Constraints in PyChoco using %2

Question

I use PyChoco. I have three vectors of 0 and 1 named O1, O2, O3 and I would like to write the constraint: O3 = (01 + O2) %2

The best I have done:

O1  = model.intvars(2,0,1)
O2  = model.intvars(2,0,1)
O3  = model.intvars(2,0,2)

for k in range(2) :
    model.arithm(O1[k], '+', O2[k], '=', O3[k])

but the components of O3 are O,1 or 2 because I don't succeed to add the %2.

Answer 1

to add the %2 you need to add in the model the "mod" constraint. And to do that, you will have to flatten your constraint.

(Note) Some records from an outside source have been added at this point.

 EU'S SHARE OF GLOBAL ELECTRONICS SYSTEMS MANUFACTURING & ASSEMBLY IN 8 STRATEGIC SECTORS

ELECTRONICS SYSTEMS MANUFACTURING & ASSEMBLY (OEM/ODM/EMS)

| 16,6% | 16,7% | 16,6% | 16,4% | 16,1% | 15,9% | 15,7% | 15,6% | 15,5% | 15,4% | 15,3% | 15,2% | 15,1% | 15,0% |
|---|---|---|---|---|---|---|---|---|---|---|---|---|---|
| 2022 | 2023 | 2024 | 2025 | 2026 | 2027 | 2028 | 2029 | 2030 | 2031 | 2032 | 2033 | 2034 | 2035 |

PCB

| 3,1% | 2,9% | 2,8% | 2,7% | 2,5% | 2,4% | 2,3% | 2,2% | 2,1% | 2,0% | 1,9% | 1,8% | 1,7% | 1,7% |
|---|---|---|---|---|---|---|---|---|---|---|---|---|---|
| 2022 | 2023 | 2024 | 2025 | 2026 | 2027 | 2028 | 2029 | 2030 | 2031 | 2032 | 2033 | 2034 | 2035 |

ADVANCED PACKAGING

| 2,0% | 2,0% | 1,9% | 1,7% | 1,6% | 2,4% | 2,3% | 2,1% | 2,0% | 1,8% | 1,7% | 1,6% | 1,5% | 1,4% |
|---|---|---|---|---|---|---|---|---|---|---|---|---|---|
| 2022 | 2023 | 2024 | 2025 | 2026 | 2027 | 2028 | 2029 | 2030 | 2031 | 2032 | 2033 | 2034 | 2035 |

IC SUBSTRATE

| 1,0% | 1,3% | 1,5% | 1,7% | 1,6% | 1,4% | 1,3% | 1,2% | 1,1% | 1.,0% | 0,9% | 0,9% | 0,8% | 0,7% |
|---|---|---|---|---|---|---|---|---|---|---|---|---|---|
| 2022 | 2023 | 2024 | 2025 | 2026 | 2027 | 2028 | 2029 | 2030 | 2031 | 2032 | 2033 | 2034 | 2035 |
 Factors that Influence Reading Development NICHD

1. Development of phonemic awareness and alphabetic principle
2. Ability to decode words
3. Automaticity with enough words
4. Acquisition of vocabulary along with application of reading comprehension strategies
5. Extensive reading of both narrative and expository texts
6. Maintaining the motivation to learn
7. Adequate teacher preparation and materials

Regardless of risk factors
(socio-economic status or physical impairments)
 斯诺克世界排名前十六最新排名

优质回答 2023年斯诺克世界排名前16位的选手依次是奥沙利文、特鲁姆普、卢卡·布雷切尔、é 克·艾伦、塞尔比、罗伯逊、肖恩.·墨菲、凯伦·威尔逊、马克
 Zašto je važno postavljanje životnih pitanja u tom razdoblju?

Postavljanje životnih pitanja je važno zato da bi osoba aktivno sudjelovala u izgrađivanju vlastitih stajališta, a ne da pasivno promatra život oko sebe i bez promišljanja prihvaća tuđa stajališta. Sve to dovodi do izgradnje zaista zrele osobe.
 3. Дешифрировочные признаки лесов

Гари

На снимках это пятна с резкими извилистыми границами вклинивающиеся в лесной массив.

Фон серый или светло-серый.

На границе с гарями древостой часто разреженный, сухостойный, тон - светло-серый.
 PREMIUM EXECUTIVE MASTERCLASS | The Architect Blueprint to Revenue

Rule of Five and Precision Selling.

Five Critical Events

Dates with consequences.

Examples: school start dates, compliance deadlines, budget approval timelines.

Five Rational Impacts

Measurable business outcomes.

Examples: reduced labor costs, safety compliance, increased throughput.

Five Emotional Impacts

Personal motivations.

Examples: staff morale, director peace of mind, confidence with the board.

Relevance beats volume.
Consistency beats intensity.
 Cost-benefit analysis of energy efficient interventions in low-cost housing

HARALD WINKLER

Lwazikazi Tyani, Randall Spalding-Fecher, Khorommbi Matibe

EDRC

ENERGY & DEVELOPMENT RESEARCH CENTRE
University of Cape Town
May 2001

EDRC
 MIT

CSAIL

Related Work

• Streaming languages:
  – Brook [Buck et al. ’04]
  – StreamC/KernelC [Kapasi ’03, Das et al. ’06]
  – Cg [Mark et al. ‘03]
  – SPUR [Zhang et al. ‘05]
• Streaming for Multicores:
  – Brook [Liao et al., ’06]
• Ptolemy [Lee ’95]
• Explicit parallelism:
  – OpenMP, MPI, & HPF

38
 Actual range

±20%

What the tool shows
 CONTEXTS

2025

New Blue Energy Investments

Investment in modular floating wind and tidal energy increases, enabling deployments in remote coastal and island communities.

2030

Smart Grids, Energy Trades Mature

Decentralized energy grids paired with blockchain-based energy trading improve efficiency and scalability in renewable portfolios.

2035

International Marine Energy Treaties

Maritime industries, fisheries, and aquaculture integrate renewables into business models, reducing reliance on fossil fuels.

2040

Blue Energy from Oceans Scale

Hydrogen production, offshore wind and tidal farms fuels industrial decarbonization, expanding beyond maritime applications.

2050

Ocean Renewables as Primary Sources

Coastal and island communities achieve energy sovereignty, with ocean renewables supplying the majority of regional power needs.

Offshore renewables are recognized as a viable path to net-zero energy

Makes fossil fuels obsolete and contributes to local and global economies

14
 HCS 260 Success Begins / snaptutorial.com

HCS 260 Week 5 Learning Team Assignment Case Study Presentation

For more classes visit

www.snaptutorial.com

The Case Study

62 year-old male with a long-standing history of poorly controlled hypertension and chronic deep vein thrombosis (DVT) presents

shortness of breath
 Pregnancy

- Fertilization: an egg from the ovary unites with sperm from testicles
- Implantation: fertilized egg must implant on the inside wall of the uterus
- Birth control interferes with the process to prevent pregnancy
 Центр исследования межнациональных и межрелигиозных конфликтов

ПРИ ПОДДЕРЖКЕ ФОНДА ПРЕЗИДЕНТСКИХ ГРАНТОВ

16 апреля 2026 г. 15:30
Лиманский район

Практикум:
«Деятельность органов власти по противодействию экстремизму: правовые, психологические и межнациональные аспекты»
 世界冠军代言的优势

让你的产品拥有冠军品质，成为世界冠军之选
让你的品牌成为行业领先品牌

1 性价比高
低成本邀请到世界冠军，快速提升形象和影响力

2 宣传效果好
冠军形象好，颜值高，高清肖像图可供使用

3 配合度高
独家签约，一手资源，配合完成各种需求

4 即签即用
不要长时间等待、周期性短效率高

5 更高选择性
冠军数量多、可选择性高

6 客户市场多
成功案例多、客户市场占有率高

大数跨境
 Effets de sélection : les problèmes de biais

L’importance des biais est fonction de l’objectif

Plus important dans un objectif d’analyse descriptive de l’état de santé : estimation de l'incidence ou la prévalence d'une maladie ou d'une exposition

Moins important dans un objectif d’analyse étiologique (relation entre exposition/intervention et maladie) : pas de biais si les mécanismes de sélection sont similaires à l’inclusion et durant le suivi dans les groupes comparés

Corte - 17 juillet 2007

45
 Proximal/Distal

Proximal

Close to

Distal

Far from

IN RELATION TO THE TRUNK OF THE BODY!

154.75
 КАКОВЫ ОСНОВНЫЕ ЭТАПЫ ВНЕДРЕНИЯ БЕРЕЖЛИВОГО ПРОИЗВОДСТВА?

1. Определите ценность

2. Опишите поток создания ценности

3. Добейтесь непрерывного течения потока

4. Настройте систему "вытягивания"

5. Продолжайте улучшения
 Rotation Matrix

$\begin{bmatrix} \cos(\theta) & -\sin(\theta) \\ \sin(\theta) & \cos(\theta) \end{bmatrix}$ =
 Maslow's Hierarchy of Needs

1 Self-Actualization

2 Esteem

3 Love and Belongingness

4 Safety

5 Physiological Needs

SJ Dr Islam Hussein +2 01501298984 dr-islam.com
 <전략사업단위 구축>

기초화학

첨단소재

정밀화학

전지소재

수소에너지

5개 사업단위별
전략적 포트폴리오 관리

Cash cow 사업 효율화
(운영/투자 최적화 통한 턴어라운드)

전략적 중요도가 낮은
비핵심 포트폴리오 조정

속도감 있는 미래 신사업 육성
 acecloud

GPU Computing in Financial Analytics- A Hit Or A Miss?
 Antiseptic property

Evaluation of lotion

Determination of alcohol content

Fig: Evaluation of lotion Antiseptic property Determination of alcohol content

Flattening is a very common operation that has to be done during modeling, to have your constraints in a way the solver accepts them.

In your case, this means that you will have to add a new auxilliary variable to represent the expression O1[k] + O2[k], i.e., O1[k], '+', O2[k] = AUX1.

Then another auxilliary variable will represent the expression AUX1%2 (i.e., (O1[k] + O2[k]) % 2): AUX1 % 2 = AUX2

Then, you will use the last auxillary variable (AUX2) in the arithm constraint.

However, I would suggest to use a modeling language, where you can post the constraint as you like it, and the burden of flattening for the specific solver is on the modeling language.

An example in python is CPMpy, which supports choco solver, along with more solvers like the ortools CP-SAT.

Here is how you can do that in cpmpy, using pychoco:

import cpmpy as cp

O1 = cp.intvar(0,1,shape=2)
O2 = cp.intvar(0,1,shape=2)
O3 = cp.intvar(0,2,shape=2)

model = cp.Model()

model += (O1 + O2) % 2 == O3
# The above is the same as using the following for loop as cpmpy variables are based in numpy
#for k in range(2) :
#    model += (O1[k] + O2[k]) % 2 == O3[k]

model.solve("choco")